• Goal
Arrange the records below as a JSON list of strings, with one string for each line and no entries for blank lines. Leave out the picture markers.

• Recorded information
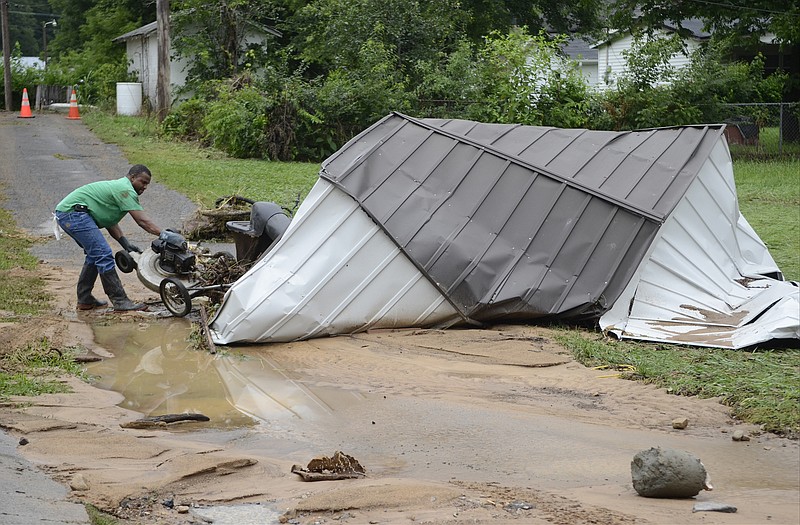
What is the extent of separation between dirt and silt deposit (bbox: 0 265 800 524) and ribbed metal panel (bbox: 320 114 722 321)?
527mm

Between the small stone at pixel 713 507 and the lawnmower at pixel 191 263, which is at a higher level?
the lawnmower at pixel 191 263

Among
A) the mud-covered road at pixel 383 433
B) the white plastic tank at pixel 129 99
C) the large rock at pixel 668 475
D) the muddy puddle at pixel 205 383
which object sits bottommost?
the muddy puddle at pixel 205 383

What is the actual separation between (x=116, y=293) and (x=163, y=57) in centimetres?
2009

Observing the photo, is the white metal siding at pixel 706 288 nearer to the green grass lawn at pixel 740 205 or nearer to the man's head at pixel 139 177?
the green grass lawn at pixel 740 205

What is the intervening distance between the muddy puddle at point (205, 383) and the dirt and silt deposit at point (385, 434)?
0.08 ft

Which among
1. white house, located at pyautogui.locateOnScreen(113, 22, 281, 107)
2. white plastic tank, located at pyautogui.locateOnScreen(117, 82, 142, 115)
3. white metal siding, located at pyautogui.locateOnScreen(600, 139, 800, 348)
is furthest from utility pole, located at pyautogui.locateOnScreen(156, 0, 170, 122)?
white metal siding, located at pyautogui.locateOnScreen(600, 139, 800, 348)

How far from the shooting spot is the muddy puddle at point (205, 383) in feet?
25.2

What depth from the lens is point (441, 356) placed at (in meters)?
9.05

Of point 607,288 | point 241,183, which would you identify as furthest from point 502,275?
point 241,183

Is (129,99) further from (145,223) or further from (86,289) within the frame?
(145,223)

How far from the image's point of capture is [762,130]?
27.2m

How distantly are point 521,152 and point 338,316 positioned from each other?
10.1 ft

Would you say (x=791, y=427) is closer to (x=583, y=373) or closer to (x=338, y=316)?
(x=583, y=373)

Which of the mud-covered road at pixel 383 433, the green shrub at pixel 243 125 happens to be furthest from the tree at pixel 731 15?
the mud-covered road at pixel 383 433
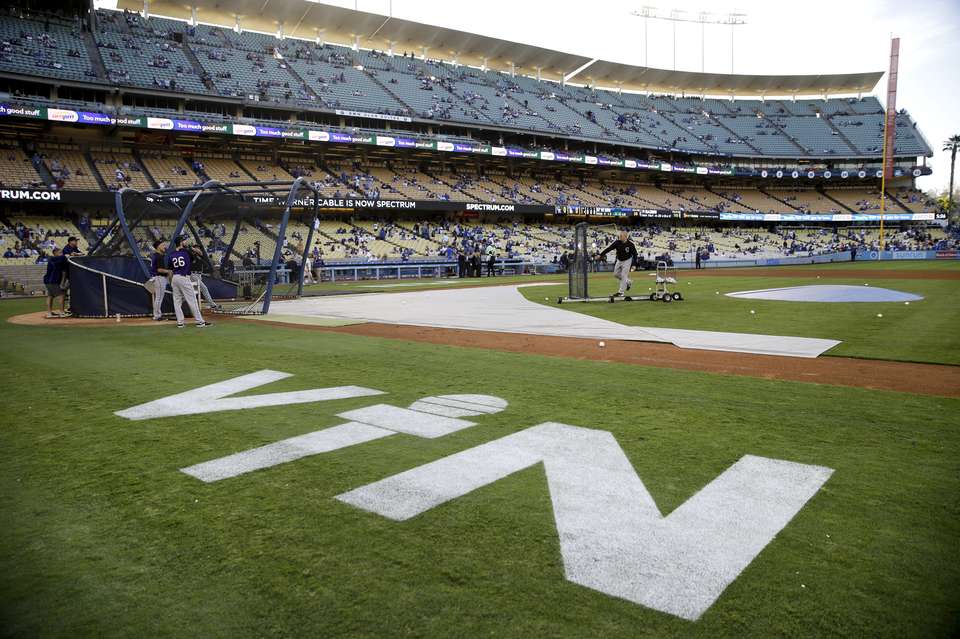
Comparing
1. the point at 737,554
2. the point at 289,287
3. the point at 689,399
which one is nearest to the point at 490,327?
the point at 689,399

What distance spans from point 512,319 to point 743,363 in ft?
19.6

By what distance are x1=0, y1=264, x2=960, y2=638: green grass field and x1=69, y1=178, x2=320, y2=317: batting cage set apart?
888cm

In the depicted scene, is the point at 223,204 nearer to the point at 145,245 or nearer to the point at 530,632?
the point at 145,245

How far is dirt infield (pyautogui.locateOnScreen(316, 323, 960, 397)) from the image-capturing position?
19.7 feet

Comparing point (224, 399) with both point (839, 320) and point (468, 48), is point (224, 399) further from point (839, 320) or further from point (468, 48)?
point (468, 48)

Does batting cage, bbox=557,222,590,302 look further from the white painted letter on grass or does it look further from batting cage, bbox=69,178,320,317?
the white painted letter on grass

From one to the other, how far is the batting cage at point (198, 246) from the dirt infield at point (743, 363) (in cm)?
811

• Answer to the task
[
  "What is the extent of separation between dirt and silt deposit (bbox: 0 265 800 524) and ribbed metal panel (bbox: 320 114 722 321)?",
  "527mm",
  "Between the small stone at pixel 713 507 and the lawnmower at pixel 191 263, which is at a higher level?",
  "the lawnmower at pixel 191 263",
  "Among",
  "A) the mud-covered road at pixel 383 433",
  "B) the white plastic tank at pixel 129 99",
  "C) the large rock at pixel 668 475",
  "D) the muddy puddle at pixel 205 383",
  "which object sits bottommost?",
  "the muddy puddle at pixel 205 383",
  "What is the actual separation between (x=116, y=293) and (x=163, y=57) in centimetres?",
  "2009",
  "Observing the photo, is the white metal siding at pixel 706 288 nearer to the green grass lawn at pixel 740 205 or nearer to the man's head at pixel 139 177?",
  "the green grass lawn at pixel 740 205",
  "What is the intervening distance between the muddy puddle at point (205, 383) and the dirt and silt deposit at point (385, 434)?",
  "0.08 ft",
  "Which among",
  "1. white house, located at pyautogui.locateOnScreen(113, 22, 281, 107)",
  "2. white plastic tank, located at pyautogui.locateOnScreen(117, 82, 142, 115)",
  "3. white metal siding, located at pyautogui.locateOnScreen(600, 139, 800, 348)",
  "is furthest from utility pole, located at pyautogui.locateOnScreen(156, 0, 170, 122)?",
  "white metal siding, located at pyautogui.locateOnScreen(600, 139, 800, 348)",
  "How far from the shooting spot is the muddy puddle at point (205, 383) in feet?",
  "25.2",
  "What depth from the lens is point (441, 356) placed at (in meters)?",
  "9.05",
  "Of point 607,288 | point 241,183, which would you identify as furthest from point 502,275?",
  "point 241,183",
  "Is (129,99) further from (145,223) or further from (86,289) within the frame?",
  "(145,223)",
  "How far from the image's point of capture is [762,130]?",
  "27.2m",
  "How distantly are point 521,152 and point 338,316 positioned from each other?",
  "10.1 ft",
  "Would you say (x=791, y=427) is closer to (x=583, y=373) or closer to (x=338, y=316)?",
  "(x=583, y=373)",
  "Which of the mud-covered road at pixel 383 433, the green shrub at pixel 243 125 happens to be furthest from the tree at pixel 731 15?",
  "the mud-covered road at pixel 383 433",
  "Comparing",
  "1. the point at 737,554",
  "2. the point at 289,287",
  "3. the point at 689,399",
  "which one is nearest to the point at 490,327?",
  "the point at 689,399",
  "What distance spans from point 512,319 to point 743,363 in ft?",
  "19.6",
  "By what distance are x1=0, y1=264, x2=960, y2=638: green grass field and x1=69, y1=178, x2=320, y2=317: batting cage set apart?",
  "888cm",
  "In the depicted scene, is the point at 223,204 nearer to the point at 145,245 or nearer to the point at 530,632?",
  "the point at 145,245",
  "How far is dirt infield (pyautogui.locateOnScreen(316, 323, 960, 397)) from the image-capturing position?",
  "19.7 feet",
  "Comparing point (224, 399) with both point (839, 320) and point (468, 48), is point (224, 399) further from point (839, 320) or further from point (468, 48)?",
  "point (468, 48)",
  "Does batting cage, bbox=557,222,590,302 look further from the white painted letter on grass or does it look further from batting cage, bbox=69,178,320,317?",
  "the white painted letter on grass",
  "From one to the other, how far is the batting cage at point (198, 246) from the dirt infield at point (743, 363) (in cm)?",
  "811"
]